Тайная алхимия
Шрифт:
Я натягиваю спортивные штаны и блузку и спускаюсь в магазин на углу. Прохладный воздух струится сквозь мои все еще влажные волосы. Когда мы жили здесь, в магазине не было ничего, кроме пастеризованного молока и нарезанного белого хлеба, но теперь магазин перешел в другие руки. Я возвращаюсь домой с полной сумкой дорогих покупок: зеленый салат, цельнозерновой хлеб и яйца домашних кур. Вино стало намного лучше. Но внезапно я чувствую такую предельную усталость, что не хочу ничего есть и даже пить.
Я вспоминаю, как Адам сказал
— Горе изматывает. Оно как будто проделывает незаживающую дыру, в которую утекает ваша жизненная сила.
Все, на что я способна, это забраться в постель, бросая вызов здравому смыслу путешественников. И мне, как всегда, снится Адам.
Квартал многоквартирных домов, где живет Иззи, запомнился мне не таким высоким, темно-красным, выдержанным в стиле Эдуарда, каким кажется сейчас в желтоватом вечернем свете.
Сама Иззи выглядит маленькой и аккуратной в ладном черном свитере и брюках, в сравнении с которыми мои джинсы и футболка слишком небрежны. Ее волосы коротко и экстравагантно пострижены. Теперь они скорее седые, чем черные, но ведь она на пять лет старше меня.
Мы обнимаемся.
— Уна, рада тебя видеть! Ты хорошо выглядишь. Как поживаешь? Как дела?
— Прекрасно, спасибо. Хлопоты, знаешь ли.

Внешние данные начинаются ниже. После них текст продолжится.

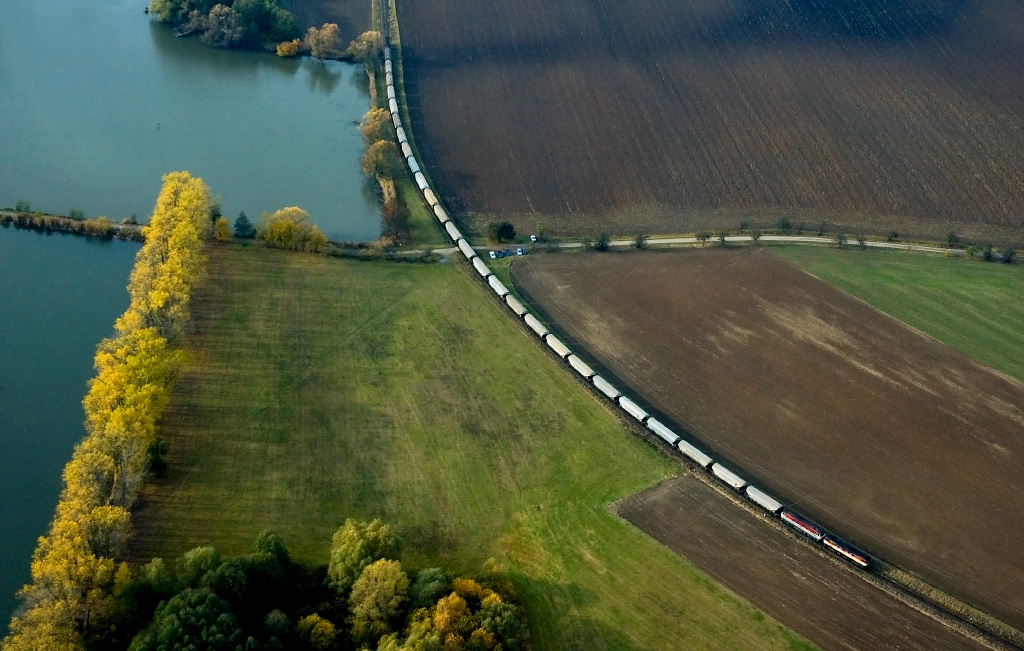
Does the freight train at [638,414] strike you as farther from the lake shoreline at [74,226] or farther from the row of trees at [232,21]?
the row of trees at [232,21]

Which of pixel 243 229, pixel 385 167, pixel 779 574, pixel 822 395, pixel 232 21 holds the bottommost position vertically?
pixel 779 574

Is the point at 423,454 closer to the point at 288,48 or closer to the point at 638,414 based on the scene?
the point at 638,414

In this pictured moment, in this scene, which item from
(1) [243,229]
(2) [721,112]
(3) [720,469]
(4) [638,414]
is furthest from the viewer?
(2) [721,112]

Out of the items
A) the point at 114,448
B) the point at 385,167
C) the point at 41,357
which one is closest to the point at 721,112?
the point at 385,167

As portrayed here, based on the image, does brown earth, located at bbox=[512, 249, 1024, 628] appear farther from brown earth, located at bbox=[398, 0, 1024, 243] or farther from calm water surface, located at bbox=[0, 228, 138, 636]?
calm water surface, located at bbox=[0, 228, 138, 636]

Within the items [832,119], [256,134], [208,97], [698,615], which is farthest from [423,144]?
[698,615]

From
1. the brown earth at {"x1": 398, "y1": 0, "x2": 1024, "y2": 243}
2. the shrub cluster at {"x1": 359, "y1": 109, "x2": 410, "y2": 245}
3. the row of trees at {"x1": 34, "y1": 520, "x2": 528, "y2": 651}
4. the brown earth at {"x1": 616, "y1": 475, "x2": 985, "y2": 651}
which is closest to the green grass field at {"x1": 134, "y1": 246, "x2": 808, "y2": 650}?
the brown earth at {"x1": 616, "y1": 475, "x2": 985, "y2": 651}

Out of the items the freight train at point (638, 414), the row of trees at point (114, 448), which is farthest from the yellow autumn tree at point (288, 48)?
the row of trees at point (114, 448)

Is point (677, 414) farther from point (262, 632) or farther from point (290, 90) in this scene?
point (290, 90)
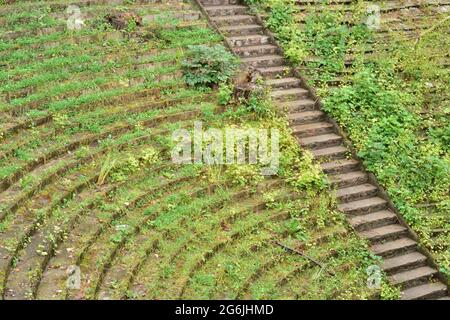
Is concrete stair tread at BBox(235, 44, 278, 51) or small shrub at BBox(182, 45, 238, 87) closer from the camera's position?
small shrub at BBox(182, 45, 238, 87)

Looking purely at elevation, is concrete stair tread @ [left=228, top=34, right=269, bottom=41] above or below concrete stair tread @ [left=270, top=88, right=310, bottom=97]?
above

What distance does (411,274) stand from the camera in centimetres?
973

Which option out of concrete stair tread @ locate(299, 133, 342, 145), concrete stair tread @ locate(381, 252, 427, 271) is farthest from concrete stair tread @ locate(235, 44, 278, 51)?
concrete stair tread @ locate(381, 252, 427, 271)

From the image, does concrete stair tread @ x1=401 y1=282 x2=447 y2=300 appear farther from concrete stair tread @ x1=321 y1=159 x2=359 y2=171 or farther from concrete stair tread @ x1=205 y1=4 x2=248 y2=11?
concrete stair tread @ x1=205 y1=4 x2=248 y2=11

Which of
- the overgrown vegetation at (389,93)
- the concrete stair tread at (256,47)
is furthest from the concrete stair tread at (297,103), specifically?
the concrete stair tread at (256,47)

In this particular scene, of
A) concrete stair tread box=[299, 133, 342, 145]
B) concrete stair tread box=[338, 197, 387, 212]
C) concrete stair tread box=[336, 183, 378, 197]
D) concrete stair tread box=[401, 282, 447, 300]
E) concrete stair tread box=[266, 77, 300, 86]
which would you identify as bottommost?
concrete stair tread box=[401, 282, 447, 300]

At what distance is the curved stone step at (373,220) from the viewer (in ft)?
33.3

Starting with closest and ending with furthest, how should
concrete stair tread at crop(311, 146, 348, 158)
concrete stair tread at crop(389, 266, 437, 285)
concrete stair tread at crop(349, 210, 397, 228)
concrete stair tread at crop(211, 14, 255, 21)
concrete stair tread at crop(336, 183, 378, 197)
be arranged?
concrete stair tread at crop(389, 266, 437, 285) < concrete stair tread at crop(349, 210, 397, 228) < concrete stair tread at crop(336, 183, 378, 197) < concrete stair tread at crop(311, 146, 348, 158) < concrete stair tread at crop(211, 14, 255, 21)

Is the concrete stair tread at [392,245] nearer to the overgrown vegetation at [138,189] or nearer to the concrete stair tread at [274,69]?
the overgrown vegetation at [138,189]

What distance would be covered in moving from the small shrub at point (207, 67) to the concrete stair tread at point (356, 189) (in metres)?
3.29

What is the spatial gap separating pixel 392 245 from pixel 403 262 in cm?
36

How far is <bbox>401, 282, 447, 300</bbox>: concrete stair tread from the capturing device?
9391 millimetres

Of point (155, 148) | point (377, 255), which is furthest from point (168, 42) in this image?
point (377, 255)

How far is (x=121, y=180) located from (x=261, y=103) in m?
3.43
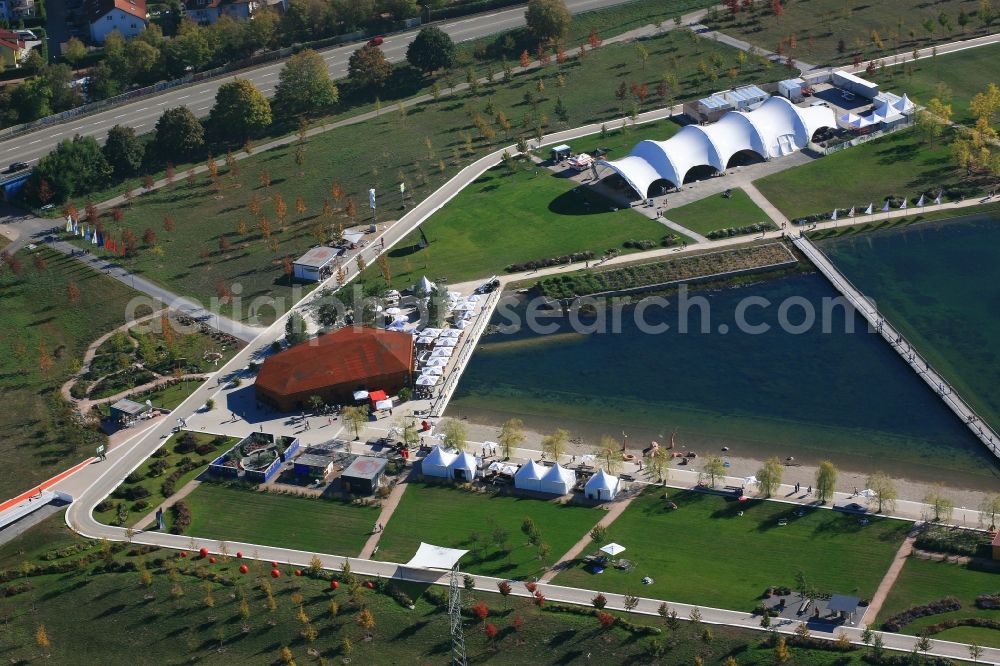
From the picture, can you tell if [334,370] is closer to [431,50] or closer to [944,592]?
[944,592]

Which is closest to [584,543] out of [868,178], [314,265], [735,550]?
[735,550]

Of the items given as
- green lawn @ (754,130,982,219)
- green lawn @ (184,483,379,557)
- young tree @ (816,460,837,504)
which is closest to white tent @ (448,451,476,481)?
green lawn @ (184,483,379,557)

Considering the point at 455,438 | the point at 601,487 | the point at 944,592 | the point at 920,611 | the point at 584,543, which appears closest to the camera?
the point at 920,611

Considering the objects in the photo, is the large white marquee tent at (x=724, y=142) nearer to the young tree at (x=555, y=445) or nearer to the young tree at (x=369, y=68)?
the young tree at (x=369, y=68)

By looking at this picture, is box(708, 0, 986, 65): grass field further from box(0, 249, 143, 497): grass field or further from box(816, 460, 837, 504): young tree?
box(0, 249, 143, 497): grass field

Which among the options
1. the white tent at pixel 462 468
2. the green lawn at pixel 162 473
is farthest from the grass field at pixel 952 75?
the green lawn at pixel 162 473

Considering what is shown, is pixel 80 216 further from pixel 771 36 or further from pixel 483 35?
pixel 771 36
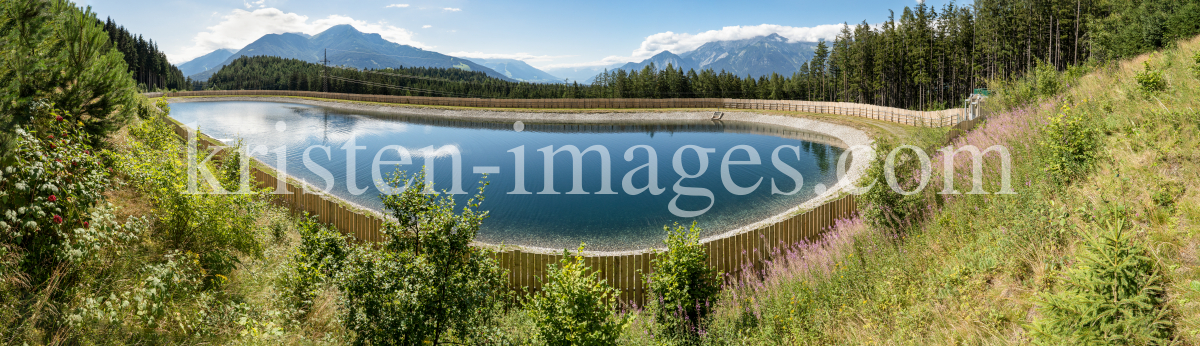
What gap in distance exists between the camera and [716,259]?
389 inches

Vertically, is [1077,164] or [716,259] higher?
[1077,164]

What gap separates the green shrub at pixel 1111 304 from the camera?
3.50 metres

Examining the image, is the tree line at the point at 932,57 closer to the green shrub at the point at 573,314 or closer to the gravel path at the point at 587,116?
the gravel path at the point at 587,116

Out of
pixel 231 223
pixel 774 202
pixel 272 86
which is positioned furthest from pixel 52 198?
pixel 272 86

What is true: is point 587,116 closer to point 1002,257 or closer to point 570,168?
point 570,168

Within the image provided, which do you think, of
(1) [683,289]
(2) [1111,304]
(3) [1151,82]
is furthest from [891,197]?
(2) [1111,304]

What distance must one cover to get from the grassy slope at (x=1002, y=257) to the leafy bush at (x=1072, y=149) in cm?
17

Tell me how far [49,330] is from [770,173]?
2558 centimetres

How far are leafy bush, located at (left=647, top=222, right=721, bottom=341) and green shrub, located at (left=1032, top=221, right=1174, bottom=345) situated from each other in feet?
12.9

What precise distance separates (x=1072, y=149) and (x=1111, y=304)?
165 inches

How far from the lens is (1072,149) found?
21.7ft

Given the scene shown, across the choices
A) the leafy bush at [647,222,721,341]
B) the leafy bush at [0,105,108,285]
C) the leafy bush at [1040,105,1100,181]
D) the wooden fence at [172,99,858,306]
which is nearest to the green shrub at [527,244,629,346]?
the leafy bush at [647,222,721,341]

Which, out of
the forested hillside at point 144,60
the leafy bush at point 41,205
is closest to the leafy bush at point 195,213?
the leafy bush at point 41,205

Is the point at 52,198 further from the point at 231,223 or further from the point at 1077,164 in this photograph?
the point at 1077,164
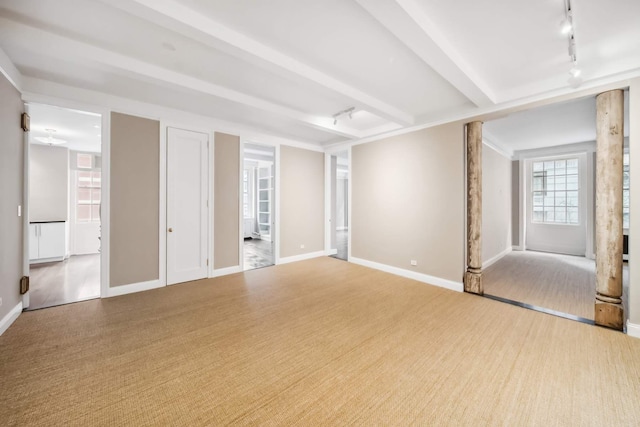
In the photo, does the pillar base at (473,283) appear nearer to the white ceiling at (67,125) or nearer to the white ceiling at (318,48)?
the white ceiling at (318,48)

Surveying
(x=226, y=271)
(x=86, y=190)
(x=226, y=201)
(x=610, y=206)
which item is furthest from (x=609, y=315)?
(x=86, y=190)

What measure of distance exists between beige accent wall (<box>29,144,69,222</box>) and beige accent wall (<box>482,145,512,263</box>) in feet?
29.2

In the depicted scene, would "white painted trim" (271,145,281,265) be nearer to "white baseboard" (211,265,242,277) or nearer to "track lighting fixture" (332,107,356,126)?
"white baseboard" (211,265,242,277)

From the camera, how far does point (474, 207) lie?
12.2ft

Разбираю вещи в доме и все такое.
— Конечно. — Она воспринимает мои слова буквально. — И все-таки его нетрудно будет продать.
А потом, как задержка спутниковой связи, до нее доходит то, чего я не сказала, и в ответ она снова обнимает меня за плечи.
— Мне так жаль. Но я уверена, что ты поступаешь правильно. Если я могу чем-то помочь, только скажи.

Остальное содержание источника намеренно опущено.